Nós queremos nossa liberdade Liberdade de pensar e falar Nós queremos escolas pros filhos E mais casas pro povo morar Nós queremos leite, carne e pão Nós queremos açúcar sem cartão Nós queremos viver sem opressão Nós queremos progresso da Nação.
Samba Isto é o que nós queremos de Ataulfo Alves (1946).
Embalando o carnaval de 1946, o samba isto é o que nós queremos foi gravado em dezembro de 1945 por Ataulfo Alves, mas lançado somente dois meses depois. Naquele momento de transição política do Estado Novo para a primeira experiência democrática-liberal brasileira, o samba apresentava um sentido contrário a uma concepção de democracia abstrata, que se baseava no culto à pátria, à ordem e à moral cristã. Esse sentido de democracia esteve presente, principalmente, no discurso oficial das Forças Armadas, mas também compôs manifestações que se tornaram famosas na época, como a entrevista concedida por José Américo de Almeida ao Correio da Manhã, em 22 de fevereiro de 1945.

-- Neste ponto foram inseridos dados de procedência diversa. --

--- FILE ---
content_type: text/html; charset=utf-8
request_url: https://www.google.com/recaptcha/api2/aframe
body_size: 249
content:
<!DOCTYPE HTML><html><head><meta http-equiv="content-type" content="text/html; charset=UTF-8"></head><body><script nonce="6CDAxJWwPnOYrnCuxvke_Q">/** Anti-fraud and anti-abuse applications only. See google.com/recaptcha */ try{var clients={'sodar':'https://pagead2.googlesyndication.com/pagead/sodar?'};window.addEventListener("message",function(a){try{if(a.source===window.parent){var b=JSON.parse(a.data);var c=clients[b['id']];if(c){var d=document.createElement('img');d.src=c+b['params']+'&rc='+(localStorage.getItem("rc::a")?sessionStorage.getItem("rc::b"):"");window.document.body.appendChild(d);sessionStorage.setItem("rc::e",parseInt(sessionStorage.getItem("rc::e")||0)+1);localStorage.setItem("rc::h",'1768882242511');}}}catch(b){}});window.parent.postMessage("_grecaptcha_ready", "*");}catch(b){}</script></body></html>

Extremamente disputada no mundo, devido ao cenário do pós-Segunda Guerra Mundial, a noção de democracia esteve ligada também ao combate à fome e à luta por justiça social. No Brasil, esta era uma defesa feita, especialmente, por diferentes segmentos de estudantes, trabalhadores e pelo Partido Comunista (PCB). Na linguagem política do período, ainda era recorrente a expressão “democracia progressiva”, que tinha como principal demarcador seu “conteúdo antifascista, traduzido em normas constitucionais” (CANFORA, 2007).
Portanto, passadas as eleições presidenciais de 2 de dezembro de 1945, o novo presidente eleito – o general Eurico Gaspar Dutra (Partido Social Democrático - PSD) – era lembrado por diversas manifestações de que democracia não se restringia à eleição e ao voto.
A canção fazia coro, assim, com as reinvindicações de diversos grupos de trabalhadores que, impulsionados por uma bandeira de democracia que promovesse um mínimo de “bem-estar social”, lutavam contra a “carestia da vida”. Estes, através da realização de greves, evocavam uma noção de democracia como uma luta constante por direitos e bem-estar econômico dos cidadãos.
Durante o ano de 1946, houve intensas paralizações em todo o Brasil, destacando-se no plano nacional a greve dos bancários. Já nos planos locais, podemos citar como exemplos a greve dos operários da Companhia Rhodia Brasileira, do Moinho Santista, em São Paulo, e dos trabalhadores das Salinas de Camocim (CE), por sua repercussão na Constituinte. Basicamente, as pautas das greves de 1946 eram: questões salariais, melhores condições de trabalho, o fim de perseguições políticas de patrões e solidariedades a companheiros de ofício.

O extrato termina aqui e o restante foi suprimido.